Say some political activists decided to go onto the Twitter headquarters parking lot and set up an autonomous zone complete with barricades and exclusion of police and security guards, as a means of trying to change Twitter policy. I assume Twitter would ask to have them ejected. Such ejection, to be effective, has to rely on serious force.
Or say anti-abortion activists set up an autonomous zone in front of an abortion clinic, barricading streets to block access to the clinic and trying to stop police officers from entering to protect the women going to the clinic. The activists would and should be stopped through serious force (as much as is necessary to get them out of there). Indeed, if business owners decide to simply not comply with various taxes, regulations, and the like, the regulatory state will ultimately stop them using the threat of serious force.
Now of course such force usually soundly starts small (e.g., citations before arrests), and escalates only as necessary. That's usually better for everyone (the citizenry that expects protection from illegal conduct, the people engaging in the illegal conduct, the police, and other government officials).

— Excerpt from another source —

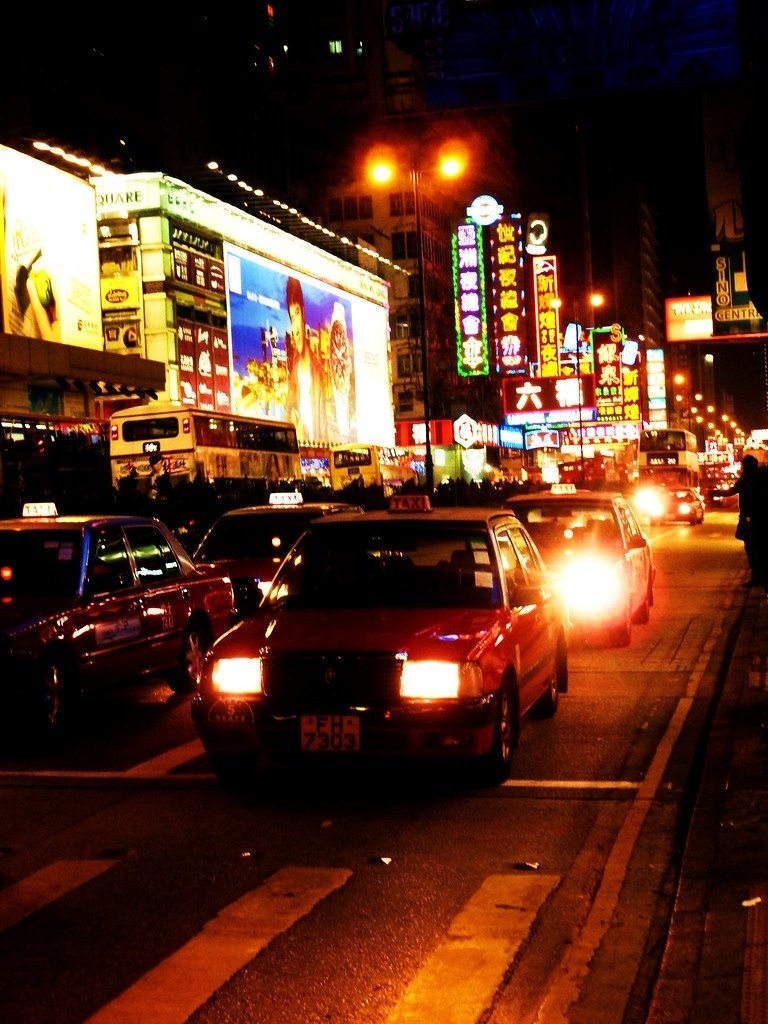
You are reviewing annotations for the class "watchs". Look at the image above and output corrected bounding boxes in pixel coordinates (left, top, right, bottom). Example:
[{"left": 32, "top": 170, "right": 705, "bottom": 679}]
[{"left": 330, "top": 302, "right": 351, "bottom": 435}]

But it is the threat of escalation, including ultimately to lethal force, that makes it all work. The police might ask anti-abortion protesters to leave, but if they don't, then the police might physically move them and arrest them. If the protesters resist, the police might use more serious force. And if the protesters continue to resist, in a way that endangers the police officers' lives (or others' lives), then the police can use deadly force.
Whether the government should or shouldn't remove the "autonomous zone" organizers or let them stay until they get tired or worried about being shot or attacked by fellow autonomous zone denizens is an interesting practical question. (My view is that they should be removed, but that decision is not mine to make.) But surely the threat of serious force to enforce the law is at least a plausible, indeed commonplace, alternative.
Indeed, it isn't just the police that can use serious force. I expect Twitter likely has its own security guards who can themselves use serious force against people who set up an autonomous zone on Twitter property. (Those guards can at some point escalate the serious force up to deadly force, though of course not always.) On the public streets, though, the way we deal with people trying to impose their own rules is by threatening serious force by law enforcement.
Now I realize that it's pretty unusual for the government to send the message, "If you violate the rules, you'll be met with serious force." For many violations of the rules, the message goes without saying. In other situations, an influx of armed public servants is usually seen as speaking louder than words. But I see little sound basis for a social media platform to block people from retweeting or liking an elected official's making explicit what is inevitably implicit.